On Friday, 12 August 2011 14:51:36 Antonio Cuni wrote:
Hello David,
On 10/08/11 21:27, David Naylor wrote:
Hi,
I needed to create a cache of date and time objects and I wondered what was the best way to handle the cache. For comparison I put together
the following test: [cut]
Pypy displays significant slowdown in the defaultdict function, otherwise displays its usual speedup. To check what is the cause I replaced i.date() with i.day and found no major difference in times. It appears dict.setdefault (or it's interaction with jit) is causing a slow down.
I don't think that setdefault is the culprit here, as shown by this benchmark:
I made a mistake in the script, I intended to use the day number as the key (as was in the case of the other tests). Changing the critical line to "b.append(cache.setdefault(i.day, i.date()))" gives comparable results to python (factoring in the speed up). <snip/>
as you can see, in PyPy there is almost no difference between using a try/except or using setdefault.

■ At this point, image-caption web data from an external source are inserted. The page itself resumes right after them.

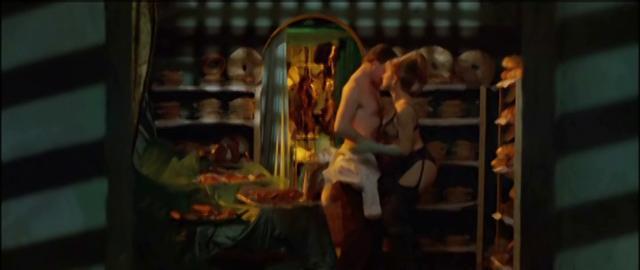 helen mirren sex scenes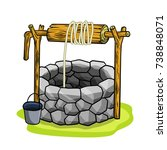 cartoon old stone well with a... | Shutterstock .eps vector #738848071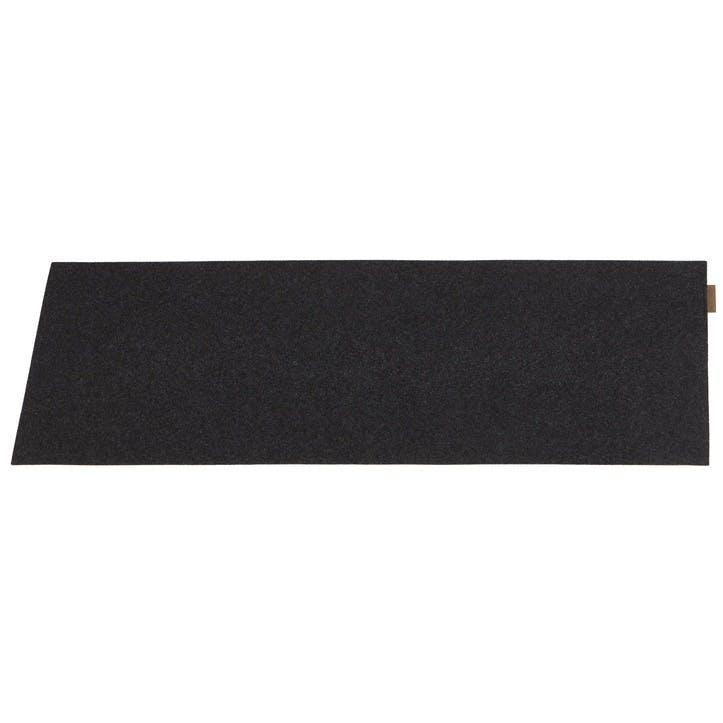 Vendela Wool Table Runner, Black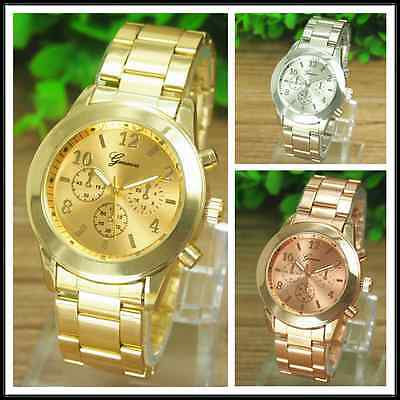 $7.99 -  Fashion Geneva Luxury Alloy Analog Quartz Girl Women Ladies Wrist Watch
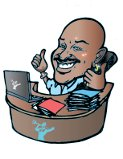 Caricature of Kal Reece at his desk.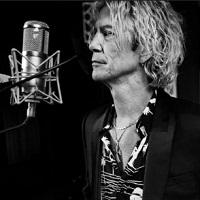 Duff McKagan Tickets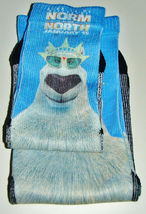 "2 NEW Pairs of NORM OF THE NORTH Movie SOCKS 1 Large 1 Small 4"" & 3"" wid... - $3.59"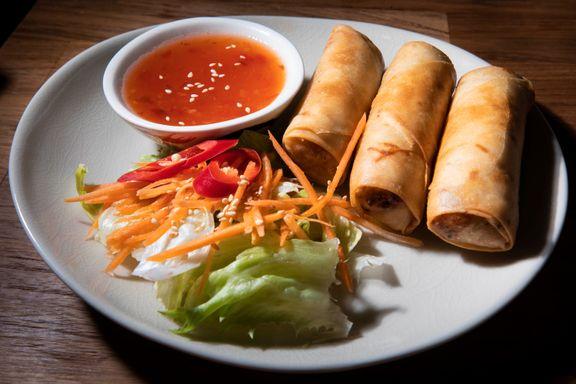 Her får du den beste thai takeaway-maten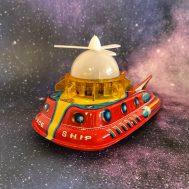 "Mercury Explorer Space Ship, tin litho & plastic, made in Japan ca. 1960. 8"" long. ID#3585"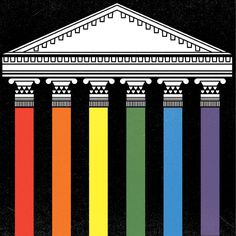 "On the occasion of Monday's gay-marriage decision, Jeffrey Toobin considers the rest of the Supreme Court's term, ""in which the prospects for progressive victories look slim indeed."" http://nyr.kr/1t1kz0a (Illustration by Matthew Hollister)"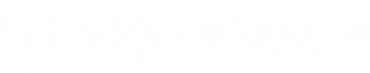 Logo for Island Synagogue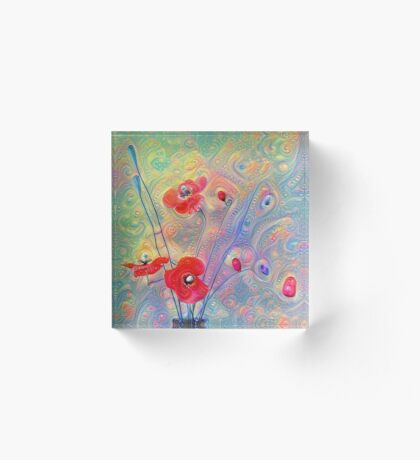 #Deepdreamed Poppies Acrylic Block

I would argue that with an expensive value operation the try/except will be much faster than setdefault (where cache hits are above 0). Using my fixed script I get: keydict: [0.3298788070678711, 0.28450703620910645, 0.28931379318237305] defaultdict: [0.47180604934692383, 0.4183311462402344, 0.4172670841217041] indicating setdefault is about 40% slower (1.4 times slower), which I attribute to the cost of i.date().
I had a quick look at the code (which in PyPy is written at applevel) and it does a lot of nonsense. In particular, __hash__ calls __getstate which formats a dynamically created string, just to call hash() on it. I suppose that this code can (and should) be optimized a lot. I may try to look at it but it's unclear when, since I'm about to go on vacation.
Would it not be a simple matter of changing the __(get|set)state method to use a tuple or even an int(long)?